Ein viereckiges Schnitzbild, das ich an eine Wand befestigt sah, war kein kleiner Schatz des ärmlichen Stübchens. Ich ahnte nicht, daß die Kammer noch einen größeren Schatz verbarg. Das Schnitzbild stellte die Krönung Mariens dar. Wie die Jungfrau so demutsvoll mit gefalteten Händen kniete, der Gott der Vater und Gott der Sohn mit dem Zeichen irdischer Majestät eine Krone aufsetzten! Wer sie sah, der mußte anbeten, wie die Engel, die über ihr gebildet waren. Wie hoch wäre der Preis für dieses Werk? fragte ich als ein geborener Handelsmann. Allein er erwiderte mir, daß er sich von dieser Arbeit nicht trennen könnte, die seine Freude wäre, wie dem blinden Musikanten seine Geige, und deren Berührung ihn wie Harfenton erbaute. Liebes Kind! rief der Alte, so komme doch. Du hörst ja, ich habe Besuch, und setze dem Herrn einen Schemel zurecht.

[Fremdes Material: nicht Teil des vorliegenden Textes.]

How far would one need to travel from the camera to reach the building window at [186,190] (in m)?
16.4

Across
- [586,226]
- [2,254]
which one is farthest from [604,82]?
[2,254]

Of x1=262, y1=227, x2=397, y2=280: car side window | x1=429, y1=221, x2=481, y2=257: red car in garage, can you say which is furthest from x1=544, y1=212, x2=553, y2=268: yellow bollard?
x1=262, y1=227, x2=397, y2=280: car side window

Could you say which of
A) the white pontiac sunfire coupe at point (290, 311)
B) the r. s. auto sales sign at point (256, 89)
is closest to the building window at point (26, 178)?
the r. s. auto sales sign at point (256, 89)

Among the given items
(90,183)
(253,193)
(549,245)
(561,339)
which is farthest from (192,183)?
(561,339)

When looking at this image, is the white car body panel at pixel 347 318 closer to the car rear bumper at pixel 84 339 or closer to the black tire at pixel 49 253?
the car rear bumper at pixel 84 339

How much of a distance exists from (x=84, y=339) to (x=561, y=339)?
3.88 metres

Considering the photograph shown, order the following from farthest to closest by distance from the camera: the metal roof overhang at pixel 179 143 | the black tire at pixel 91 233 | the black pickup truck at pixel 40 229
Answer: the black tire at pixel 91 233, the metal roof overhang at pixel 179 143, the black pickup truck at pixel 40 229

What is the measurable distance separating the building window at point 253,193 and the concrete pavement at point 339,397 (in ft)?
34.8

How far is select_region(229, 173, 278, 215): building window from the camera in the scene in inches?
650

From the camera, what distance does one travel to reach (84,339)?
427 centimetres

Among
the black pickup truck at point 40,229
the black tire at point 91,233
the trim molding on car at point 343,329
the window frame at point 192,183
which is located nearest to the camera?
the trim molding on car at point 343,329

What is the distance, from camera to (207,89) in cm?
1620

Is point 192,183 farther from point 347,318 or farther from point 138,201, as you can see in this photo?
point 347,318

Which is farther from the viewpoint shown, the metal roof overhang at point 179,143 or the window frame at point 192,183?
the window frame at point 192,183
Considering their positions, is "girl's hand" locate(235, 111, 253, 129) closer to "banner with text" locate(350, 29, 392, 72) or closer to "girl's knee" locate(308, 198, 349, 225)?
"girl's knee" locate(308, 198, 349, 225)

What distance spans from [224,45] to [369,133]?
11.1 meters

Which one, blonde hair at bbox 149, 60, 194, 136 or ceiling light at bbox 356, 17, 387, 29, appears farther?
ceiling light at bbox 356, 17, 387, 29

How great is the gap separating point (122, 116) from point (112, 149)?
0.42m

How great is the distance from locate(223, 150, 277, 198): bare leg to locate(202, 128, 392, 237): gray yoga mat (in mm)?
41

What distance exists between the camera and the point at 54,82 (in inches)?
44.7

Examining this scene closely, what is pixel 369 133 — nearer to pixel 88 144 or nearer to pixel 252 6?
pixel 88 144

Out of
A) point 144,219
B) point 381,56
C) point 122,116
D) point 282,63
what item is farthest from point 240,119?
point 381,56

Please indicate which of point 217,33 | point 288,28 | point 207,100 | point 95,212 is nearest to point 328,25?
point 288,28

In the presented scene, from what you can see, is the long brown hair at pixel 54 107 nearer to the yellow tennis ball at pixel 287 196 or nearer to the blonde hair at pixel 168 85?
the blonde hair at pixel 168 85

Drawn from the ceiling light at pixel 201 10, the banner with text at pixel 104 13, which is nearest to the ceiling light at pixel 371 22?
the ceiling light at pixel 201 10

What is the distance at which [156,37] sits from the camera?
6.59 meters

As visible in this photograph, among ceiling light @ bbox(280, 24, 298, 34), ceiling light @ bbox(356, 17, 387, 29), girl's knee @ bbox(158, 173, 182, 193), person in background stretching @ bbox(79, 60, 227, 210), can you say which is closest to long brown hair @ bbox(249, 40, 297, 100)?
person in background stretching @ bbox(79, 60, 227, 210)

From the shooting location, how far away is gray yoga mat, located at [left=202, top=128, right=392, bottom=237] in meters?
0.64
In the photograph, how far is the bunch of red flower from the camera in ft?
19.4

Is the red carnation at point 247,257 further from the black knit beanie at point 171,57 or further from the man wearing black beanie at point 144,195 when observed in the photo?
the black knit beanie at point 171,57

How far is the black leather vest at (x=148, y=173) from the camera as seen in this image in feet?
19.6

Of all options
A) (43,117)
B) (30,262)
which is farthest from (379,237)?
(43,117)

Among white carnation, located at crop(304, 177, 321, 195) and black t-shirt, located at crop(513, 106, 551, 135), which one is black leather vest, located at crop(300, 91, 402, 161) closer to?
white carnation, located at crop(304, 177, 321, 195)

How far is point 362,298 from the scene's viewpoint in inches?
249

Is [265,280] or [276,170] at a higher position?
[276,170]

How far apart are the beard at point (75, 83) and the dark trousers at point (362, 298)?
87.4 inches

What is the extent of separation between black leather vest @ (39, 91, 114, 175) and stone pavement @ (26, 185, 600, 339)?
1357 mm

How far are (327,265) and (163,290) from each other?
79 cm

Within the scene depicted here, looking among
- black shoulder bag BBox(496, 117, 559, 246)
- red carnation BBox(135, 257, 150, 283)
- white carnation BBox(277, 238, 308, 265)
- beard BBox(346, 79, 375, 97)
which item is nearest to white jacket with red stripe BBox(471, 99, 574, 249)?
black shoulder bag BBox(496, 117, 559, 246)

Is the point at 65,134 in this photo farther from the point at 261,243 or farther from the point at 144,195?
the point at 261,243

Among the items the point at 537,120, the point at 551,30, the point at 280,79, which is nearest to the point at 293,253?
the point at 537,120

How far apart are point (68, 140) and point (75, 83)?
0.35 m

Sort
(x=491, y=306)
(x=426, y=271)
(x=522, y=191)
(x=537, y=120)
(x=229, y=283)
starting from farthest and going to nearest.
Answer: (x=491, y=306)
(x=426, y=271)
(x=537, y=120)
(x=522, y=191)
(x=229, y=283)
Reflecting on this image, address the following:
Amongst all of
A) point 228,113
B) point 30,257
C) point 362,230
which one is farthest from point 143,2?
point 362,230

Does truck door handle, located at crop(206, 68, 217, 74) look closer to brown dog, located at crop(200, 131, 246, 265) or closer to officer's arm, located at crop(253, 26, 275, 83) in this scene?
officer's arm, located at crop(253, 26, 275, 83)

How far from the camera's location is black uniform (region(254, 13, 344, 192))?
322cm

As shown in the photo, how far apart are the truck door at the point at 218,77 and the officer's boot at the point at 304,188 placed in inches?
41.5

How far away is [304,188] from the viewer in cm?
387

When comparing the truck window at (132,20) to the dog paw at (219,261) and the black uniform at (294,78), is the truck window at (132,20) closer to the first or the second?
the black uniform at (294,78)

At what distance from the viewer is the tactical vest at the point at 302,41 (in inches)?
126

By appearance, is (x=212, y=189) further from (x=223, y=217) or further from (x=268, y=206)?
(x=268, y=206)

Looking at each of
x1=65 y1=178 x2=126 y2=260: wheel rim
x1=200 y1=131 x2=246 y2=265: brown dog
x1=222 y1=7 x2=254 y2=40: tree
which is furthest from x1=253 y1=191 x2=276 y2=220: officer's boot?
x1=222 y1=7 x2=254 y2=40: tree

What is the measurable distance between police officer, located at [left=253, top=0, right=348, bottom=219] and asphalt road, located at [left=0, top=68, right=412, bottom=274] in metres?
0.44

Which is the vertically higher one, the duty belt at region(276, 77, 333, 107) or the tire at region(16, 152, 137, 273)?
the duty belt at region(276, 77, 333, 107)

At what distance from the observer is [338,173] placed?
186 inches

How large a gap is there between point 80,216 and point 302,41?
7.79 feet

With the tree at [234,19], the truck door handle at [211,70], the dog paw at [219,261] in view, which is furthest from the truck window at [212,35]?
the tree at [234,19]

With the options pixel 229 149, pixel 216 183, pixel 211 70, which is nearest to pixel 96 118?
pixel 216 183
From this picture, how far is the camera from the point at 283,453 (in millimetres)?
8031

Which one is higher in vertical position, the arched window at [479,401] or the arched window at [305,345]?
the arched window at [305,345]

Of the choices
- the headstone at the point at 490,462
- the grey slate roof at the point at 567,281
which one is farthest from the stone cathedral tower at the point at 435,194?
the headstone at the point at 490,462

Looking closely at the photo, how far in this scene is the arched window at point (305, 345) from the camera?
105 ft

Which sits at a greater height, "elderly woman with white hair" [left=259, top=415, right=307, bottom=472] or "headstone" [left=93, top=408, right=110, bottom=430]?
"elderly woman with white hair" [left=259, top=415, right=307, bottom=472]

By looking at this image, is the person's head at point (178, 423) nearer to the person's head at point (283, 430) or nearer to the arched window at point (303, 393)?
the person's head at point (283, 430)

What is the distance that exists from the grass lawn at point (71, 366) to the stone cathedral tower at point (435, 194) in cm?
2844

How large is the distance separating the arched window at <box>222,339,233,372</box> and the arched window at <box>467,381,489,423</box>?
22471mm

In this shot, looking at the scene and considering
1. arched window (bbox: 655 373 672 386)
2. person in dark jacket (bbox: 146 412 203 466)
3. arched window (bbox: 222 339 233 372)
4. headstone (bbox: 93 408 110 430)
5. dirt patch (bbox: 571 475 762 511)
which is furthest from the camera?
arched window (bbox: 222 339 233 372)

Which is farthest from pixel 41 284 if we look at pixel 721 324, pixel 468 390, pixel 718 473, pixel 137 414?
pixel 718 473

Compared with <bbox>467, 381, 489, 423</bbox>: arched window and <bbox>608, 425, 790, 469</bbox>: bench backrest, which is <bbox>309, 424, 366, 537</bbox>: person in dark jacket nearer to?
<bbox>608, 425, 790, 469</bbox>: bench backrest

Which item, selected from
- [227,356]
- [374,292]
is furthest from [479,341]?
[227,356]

Verschämt trat da zögernden Schrittes im schlechten Hauskleide das holde Mädchen ein mit den blonden Locken und den Engelmienen, die Rosenthalerin und mit ihr meine höchste Lust. Sie setzte dienstfertig einen Strohstuhl neben den weißgescheuerten Lindentisch. Das ist der Herr, lieber Vater, flüsterte sie dem Alten zu, der Euch den Dukaten am Sebaldusfest verehrte. Gerührt dankte mir Meister Veit und meine Zunge war jetzt gelöst und ohne Hehl entdeckte ich ihm, was so lange schon mein Herz erfüllte. Maria entwich, vielleicht, daß sie sich nur verbarg, um die Röte ihres Gesichtes zu verbergen, die die Scharlachfarbe ihres Kleides am Sebaldustag beschämte. Der Alte war bewegt, da ich ihn mit meiner Person und meinem Glücksstande bekannt machte, so wie mit der Redlichkeit meiner Gesinnung. Weiß Freund Dürer darum? fragte er mich, durch ihn erhielt ich das Mädchen, das, so alt es ist, sechzehn Jahre bei mir lebt. Ein gutes frommes Kind. Schwer würde die Trennung sein, wenn nicht ihr Glück das meinige wäre. O daß ich ihre Liebe vergelten könnte! Ja – dieses Schnitzbild, wenn Ihr wirklich das Mädchen nehmt, müßt Ihr mitnehmen. Das sei mein Brautgeschenk. Er trocknete sich die Tränen vom verloschenen Auge – aber es waren Freudentränen. Ruft, bitte ich, Marien her, lag ich darauf dem Greise mit Inbrunst an, daß sie mir erkläre, ob ihr Gefühl meinem Gefühle entspreche. Dieser Tag sei der schönste meines Lebens! Sogleich bat sie Veit hereinzukommen, aber sie, anstatt zu erscheinen, eilte aus der Kammer die Treppe hinab und entrann. Zum erstenmal, sagte da mit strenger Miene der Alte, ist sie ungehorsam. Ich aber zürnte nicht dem Mädchen, denn ich war ihm zu gut.